Para 2024, Joaquim Amado afirma que já existem planos definidos para a Blockdeaf. “Já temos planos para 2024, queremos mais pessoas trabalhando com a gente e fazer a comunidade crescer ainda mais. Também estamos buscando parcerias que podem auxiliar no crescimento da empresa, para termos recursos para levar esse conhecimento a outras pessoas e valorizá-las pelo conhecimento que adquirem”, elenca.

Quanto à participação em novos hackathons em 2024, com novos projetos, Amado destaca que existe um passo mais importante antes de definir essas questões.

“Nós queremos participar de mais hackathons e criar novos projetos, mas precisamos verificar se temos fragilidades no processo de aprendizado da comunidade. Queremos garantir o empoderamento através do conhecimento, pois as pessoas que buscam conhecimento se sentem capazes, elas sentem que podem pisar em novos territórios”, diz o professor da Blockdeaf.

Imagem do pitch da Vibra

Mais planos para 2024

Além de captar o retorno da comunidade e polir possíveis falhas no processo de aprendizado, e direcionar esforços para novos projetos, o ano que vem reserva outras novidades para a Blockdeaf. 

A primeira delas, revela Rhalf Coutinho, é a realização do primeiro evento sobre Web3 voltado totalmente às pessoas surdas. Coutinho estima a participação de 1.000 a 2.000 pessoas, em um local a ser definido em São Paulo.

Alan Galeiro acrescenta que, no ano que vem, existe a possibilidade de que desenvolvedores formados na Blockdeaf comecem a ser direcionados ao mercado de trabalho. 

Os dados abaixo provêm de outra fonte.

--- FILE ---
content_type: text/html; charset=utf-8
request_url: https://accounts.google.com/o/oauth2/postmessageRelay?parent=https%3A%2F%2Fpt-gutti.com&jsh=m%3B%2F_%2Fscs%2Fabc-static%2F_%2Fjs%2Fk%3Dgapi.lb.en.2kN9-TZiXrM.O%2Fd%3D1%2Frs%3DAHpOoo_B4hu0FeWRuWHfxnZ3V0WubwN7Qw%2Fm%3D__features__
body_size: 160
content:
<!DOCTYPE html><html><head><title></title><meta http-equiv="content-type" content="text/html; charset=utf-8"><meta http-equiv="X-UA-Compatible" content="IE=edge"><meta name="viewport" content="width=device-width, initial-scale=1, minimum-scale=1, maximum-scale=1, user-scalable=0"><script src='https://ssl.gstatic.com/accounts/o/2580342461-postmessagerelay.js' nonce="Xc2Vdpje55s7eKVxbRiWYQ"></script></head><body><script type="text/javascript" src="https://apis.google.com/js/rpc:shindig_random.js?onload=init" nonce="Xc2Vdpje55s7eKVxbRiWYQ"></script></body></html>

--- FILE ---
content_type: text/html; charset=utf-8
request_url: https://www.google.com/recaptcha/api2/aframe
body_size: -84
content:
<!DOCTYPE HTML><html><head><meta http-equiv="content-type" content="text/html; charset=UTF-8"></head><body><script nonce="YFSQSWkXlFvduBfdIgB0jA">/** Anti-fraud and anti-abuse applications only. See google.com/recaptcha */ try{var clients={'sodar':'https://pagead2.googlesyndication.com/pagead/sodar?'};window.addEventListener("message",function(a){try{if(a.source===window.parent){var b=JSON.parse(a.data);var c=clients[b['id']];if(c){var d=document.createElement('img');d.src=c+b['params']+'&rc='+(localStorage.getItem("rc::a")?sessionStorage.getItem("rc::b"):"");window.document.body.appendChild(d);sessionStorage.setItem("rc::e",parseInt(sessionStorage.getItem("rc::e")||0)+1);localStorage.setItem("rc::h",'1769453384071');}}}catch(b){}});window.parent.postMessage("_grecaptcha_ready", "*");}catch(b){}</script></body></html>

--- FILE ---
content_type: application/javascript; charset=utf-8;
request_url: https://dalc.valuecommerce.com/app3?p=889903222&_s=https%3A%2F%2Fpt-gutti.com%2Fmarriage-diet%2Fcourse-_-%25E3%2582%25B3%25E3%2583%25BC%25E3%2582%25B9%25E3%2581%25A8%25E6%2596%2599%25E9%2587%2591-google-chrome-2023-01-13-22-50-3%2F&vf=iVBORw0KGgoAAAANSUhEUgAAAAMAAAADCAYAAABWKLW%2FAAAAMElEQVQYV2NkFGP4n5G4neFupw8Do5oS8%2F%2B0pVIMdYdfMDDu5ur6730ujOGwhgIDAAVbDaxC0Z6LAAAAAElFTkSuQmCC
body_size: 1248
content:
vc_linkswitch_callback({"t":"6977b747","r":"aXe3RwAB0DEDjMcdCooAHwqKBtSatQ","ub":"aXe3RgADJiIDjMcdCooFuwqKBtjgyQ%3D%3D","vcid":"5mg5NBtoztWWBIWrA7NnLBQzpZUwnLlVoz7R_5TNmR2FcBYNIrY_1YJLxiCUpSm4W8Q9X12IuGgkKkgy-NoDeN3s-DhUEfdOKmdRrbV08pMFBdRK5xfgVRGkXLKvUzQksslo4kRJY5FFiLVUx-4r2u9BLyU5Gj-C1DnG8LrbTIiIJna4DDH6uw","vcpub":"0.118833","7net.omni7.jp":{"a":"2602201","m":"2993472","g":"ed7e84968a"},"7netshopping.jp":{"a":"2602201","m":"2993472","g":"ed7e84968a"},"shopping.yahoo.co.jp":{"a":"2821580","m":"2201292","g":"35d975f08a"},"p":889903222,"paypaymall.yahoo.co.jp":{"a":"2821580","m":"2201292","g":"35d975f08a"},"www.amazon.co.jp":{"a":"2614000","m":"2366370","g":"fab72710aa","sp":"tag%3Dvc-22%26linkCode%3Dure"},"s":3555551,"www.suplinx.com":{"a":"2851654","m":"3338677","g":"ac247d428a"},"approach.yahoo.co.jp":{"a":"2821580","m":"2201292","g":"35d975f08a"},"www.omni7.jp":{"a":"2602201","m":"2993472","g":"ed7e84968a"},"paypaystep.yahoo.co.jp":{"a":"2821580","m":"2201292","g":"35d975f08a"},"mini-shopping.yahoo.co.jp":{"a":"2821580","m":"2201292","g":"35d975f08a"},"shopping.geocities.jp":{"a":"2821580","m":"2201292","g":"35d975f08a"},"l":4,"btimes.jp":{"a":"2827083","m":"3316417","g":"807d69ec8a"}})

“Já temos interesse de duas empresas da Web3, que querem contratar pessoas surdas. Mas ainda estamos preparando o time, ainda não nos sentimentos prontos para disponibilizar profissionais em tempo integral, pois ainda falta uma trilha de conhecimento que a Solange ainda vai lecionar”, explica o cofundador da Blockdeaf.

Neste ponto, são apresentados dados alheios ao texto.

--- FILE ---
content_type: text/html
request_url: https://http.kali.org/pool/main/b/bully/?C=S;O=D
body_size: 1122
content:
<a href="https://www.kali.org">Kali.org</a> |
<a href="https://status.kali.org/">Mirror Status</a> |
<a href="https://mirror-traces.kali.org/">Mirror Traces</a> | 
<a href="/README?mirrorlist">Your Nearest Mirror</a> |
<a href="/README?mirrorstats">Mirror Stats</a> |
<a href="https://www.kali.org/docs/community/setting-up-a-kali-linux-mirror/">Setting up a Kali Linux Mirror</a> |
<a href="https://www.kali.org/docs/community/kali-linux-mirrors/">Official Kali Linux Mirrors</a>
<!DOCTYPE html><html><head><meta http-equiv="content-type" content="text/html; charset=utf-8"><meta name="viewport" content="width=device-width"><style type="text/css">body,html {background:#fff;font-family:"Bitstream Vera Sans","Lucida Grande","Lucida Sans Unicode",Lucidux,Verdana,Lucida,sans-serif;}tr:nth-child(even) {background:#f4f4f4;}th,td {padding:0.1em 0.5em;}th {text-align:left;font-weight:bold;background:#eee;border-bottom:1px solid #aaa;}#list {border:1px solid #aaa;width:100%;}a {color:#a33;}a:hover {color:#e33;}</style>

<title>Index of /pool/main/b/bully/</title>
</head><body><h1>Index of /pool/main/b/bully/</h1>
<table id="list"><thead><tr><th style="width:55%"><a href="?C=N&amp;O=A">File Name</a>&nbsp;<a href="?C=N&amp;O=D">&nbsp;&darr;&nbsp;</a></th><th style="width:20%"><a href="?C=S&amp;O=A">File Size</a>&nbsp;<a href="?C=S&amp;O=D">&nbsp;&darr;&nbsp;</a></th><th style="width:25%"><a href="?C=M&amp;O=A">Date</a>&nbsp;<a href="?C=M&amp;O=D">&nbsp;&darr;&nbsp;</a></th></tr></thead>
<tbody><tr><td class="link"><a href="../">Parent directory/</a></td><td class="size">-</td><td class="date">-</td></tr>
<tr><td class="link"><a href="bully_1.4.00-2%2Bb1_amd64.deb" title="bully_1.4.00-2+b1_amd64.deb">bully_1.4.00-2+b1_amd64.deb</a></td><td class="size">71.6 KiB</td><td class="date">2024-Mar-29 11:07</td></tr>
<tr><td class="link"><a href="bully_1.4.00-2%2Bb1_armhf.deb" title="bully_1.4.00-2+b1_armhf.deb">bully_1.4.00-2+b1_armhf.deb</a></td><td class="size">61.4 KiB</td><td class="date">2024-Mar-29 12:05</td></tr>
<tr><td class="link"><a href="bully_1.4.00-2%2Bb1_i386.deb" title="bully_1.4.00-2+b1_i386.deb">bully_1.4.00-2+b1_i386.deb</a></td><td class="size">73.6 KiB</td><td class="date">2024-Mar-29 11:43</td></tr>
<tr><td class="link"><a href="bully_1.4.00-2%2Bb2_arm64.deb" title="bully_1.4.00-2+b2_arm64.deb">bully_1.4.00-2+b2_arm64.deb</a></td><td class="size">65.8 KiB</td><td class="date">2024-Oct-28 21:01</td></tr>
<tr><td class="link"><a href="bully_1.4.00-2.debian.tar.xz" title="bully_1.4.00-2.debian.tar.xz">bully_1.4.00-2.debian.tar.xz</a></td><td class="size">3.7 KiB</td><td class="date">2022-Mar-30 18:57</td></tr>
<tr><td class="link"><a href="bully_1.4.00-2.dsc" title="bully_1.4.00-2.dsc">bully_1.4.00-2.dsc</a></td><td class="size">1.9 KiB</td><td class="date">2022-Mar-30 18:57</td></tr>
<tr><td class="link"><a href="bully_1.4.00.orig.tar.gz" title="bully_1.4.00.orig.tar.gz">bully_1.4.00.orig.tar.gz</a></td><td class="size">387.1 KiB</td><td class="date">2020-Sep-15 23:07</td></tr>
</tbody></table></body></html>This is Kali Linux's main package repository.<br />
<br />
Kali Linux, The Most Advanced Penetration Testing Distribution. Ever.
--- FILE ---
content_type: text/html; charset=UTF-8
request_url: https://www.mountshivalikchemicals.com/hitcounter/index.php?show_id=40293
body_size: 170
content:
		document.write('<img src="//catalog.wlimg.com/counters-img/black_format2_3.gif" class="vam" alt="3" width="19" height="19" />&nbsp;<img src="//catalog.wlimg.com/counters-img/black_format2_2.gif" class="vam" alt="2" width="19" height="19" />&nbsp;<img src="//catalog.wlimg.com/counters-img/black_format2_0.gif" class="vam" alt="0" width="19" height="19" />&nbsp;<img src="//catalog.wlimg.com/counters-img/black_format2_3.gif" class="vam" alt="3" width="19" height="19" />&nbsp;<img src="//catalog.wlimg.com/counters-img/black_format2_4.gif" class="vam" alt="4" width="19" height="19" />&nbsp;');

Joaquim Amado se mostra otimista em relação ao futuro da comunidade surda dentro da Web3, afirmando que “a semente já foi plantada”.

“Nós precisamos precisar fortalecendo a proposta de espalhar a Web3 e a educação financeira, para pararmos de sermos vistos como frágeis. Precisamos trazer a educação e, através dela, trazer uma comunidade surda mais madura. Precisamos de paciência e persistência, pois dentro da sala de aula, sabemos que estamos entre nossos pares e levaremos o conhecimento”, conclui Amado.